Indeed. In my line of work, I get to see and work on the shit stuff that gets sent out to folks, and it's still surprising to me that some of these instruments by some of these smaller builders doesn't make the one-way trip to the bandsaw instead. I mean, these days it's not a matter of if, but when, the poor workmanship and fundamental build errors are shown for all the world to see. And no matter what, it _will_ be rep damaging. It seems like most of these guys forget the infamous 1980's Wayne Charvel shop meltdown screaming "NEVER let shit leave this shop...EVER!!" before grabbing a rack full of duds and demonstratively marching over to the bandsaw in front of all the employees and one by one sawing them in half and throwing them off to the trash bin. 

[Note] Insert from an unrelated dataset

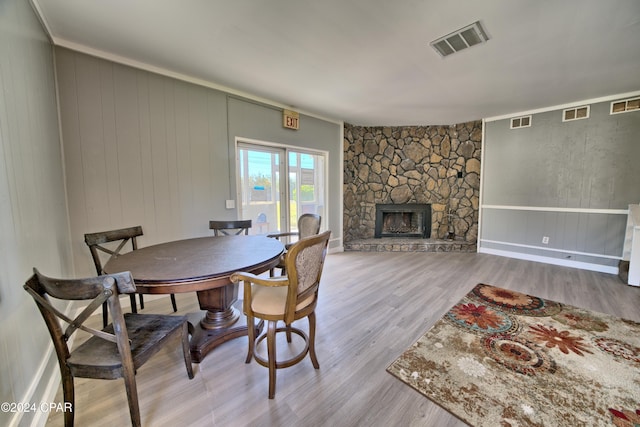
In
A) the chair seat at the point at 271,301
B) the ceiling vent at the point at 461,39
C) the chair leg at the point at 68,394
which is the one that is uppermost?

I've got hundreds of horror-story repair pics I've built up over the years, from pretty much all companies, but the explosion of newer builders in the past 10 years has yielded the most fundamental errors and/or just obviously rushed, primitive shit that I've seen in many years; BRJ, Roter, Halo, S7, Blackmachine, Skervessen, Dot-on Shaft, and more. Make no mistake though, to a few of these builders credit, I have also seen some beautiful work as well, but unfortunately the major mistake for them is not recognizing when to NOT send that particular sloppy one out in hopes that no one cares or notices - which inevitably comes back and bites them in the ass. Every time. 

If they wish to stay in this business for the long haul, they really need to focus more on forethought and the quality of what they're sending out and how it may affect them down the road, rather than trying their damndest to rake in the cash as fast as humanly possible by rushing everything - where rushing produces mistakes and slop.


----------



## capoeiraesp

Blackmachine have faults? No way!


----------



## OmegaSlayer

capoeiraesp said:


> Blackmachine have faults? No way!


And Skerveseen too... 
We're not safe anymore


----------



## Lord Voldemort

Oh man, that's just insane...

Tbph, the only real custom guitar shop I 100% trust has got to be Carvin. I'm sure there are other ones, but their customer service is just killer. 

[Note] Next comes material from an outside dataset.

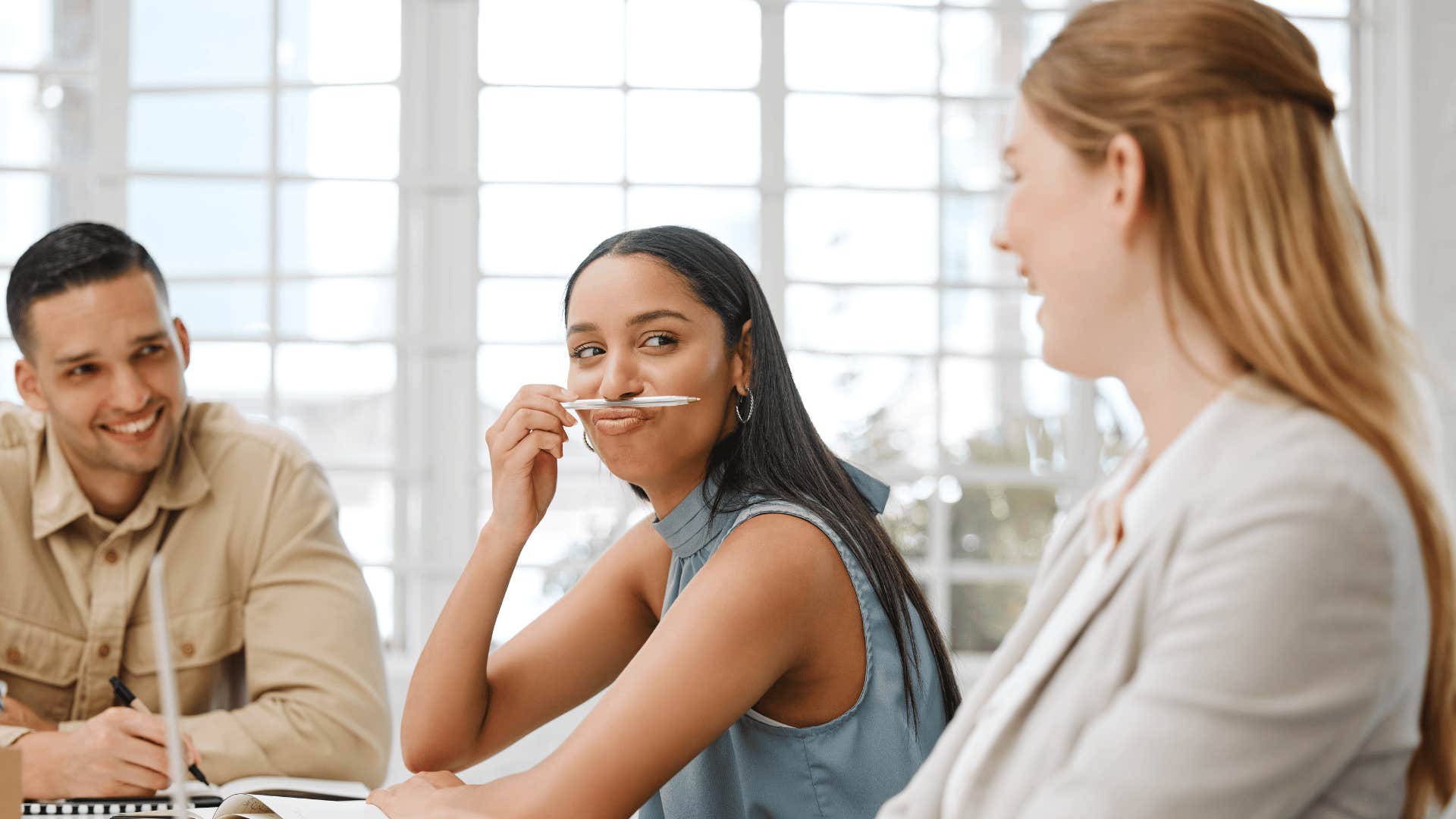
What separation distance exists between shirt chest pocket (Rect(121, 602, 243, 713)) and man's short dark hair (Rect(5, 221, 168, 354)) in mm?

Anyways, I'm really sorry to see this, I hope you can get a full refund.


----------



## tyler_faith_08

I just want to state my version of what a few other people have said. 

You essentially negotiated a $3000 job with a luthier to build a guitar, to which they provided a shit product. If one thing didn't agree with the general consensus for what quality work should be, they have failed you. I don't know who said it earlier, but they were right in saying that they are responsible for their mistakes. It doesn't matter if the building burned down, you gave them money and they have a job to do and they need to do it and do it properly. Hell, if you agreed on a build and included specifications that weren't met, they knew the specification was too difficult in the first place and they should have informed you right then and there that it was going to present a problem. 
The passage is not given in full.